>> Begin
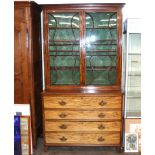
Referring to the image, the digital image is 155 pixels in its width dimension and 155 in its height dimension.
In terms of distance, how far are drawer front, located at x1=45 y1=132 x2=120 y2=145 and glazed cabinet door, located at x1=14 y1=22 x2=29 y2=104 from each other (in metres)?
0.65

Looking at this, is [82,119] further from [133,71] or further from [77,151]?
[133,71]

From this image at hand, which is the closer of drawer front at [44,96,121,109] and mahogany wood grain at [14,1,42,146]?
mahogany wood grain at [14,1,42,146]

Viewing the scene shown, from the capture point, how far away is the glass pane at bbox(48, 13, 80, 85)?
300cm

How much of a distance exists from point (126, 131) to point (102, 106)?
562 mm

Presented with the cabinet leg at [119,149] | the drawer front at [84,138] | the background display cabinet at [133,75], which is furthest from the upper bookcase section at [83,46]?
the cabinet leg at [119,149]

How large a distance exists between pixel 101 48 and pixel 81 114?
3.29 feet

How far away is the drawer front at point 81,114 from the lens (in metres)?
2.92

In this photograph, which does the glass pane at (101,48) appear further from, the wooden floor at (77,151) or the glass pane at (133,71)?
the wooden floor at (77,151)

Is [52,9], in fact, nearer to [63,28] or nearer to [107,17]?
>> End
## [Work instructions]
Could you reproduce every one of the records above word for word, leaving out the pictures?

## [Solution to this exercise]
Referring to the image, the digital image is 155 pixels in its width dimension and 155 in its height dimension.
In terms of distance, how far are drawer front, located at x1=45 y1=132 x2=120 y2=145 and glazed cabinet door, located at x1=14 y1=22 x2=29 y2=104 from each other (in metres)?
0.65

Looking at this, is [82,119] further from [133,71] or further from [77,151]?
[133,71]

From this image at hand, which is the closer of drawer front at [44,96,121,109] and mahogany wood grain at [14,1,42,146]?
mahogany wood grain at [14,1,42,146]

Viewing the scene shown, from the capture point, how far away is the glass pane at bbox(48, 13, 80, 85)?
300cm

How much of a distance exists from point (126, 131) to point (102, 106)?
562 mm

Presented with the cabinet leg at [119,149] | the drawer front at [84,138] | the background display cabinet at [133,75], which is furthest from the upper bookcase section at [83,46]?
the cabinet leg at [119,149]

How large a distance exists between pixel 101 48 and pixel 81 114?
3.29 feet

How far away is the drawer front at point 81,114 from the lens (in metres)?
2.92

In this photograph, which does the glass pane at (101,48) appear further from, the wooden floor at (77,151) or the glass pane at (133,71)?
the wooden floor at (77,151)

Is [52,9], in fact, nearer to [63,28] or nearer to [107,17]?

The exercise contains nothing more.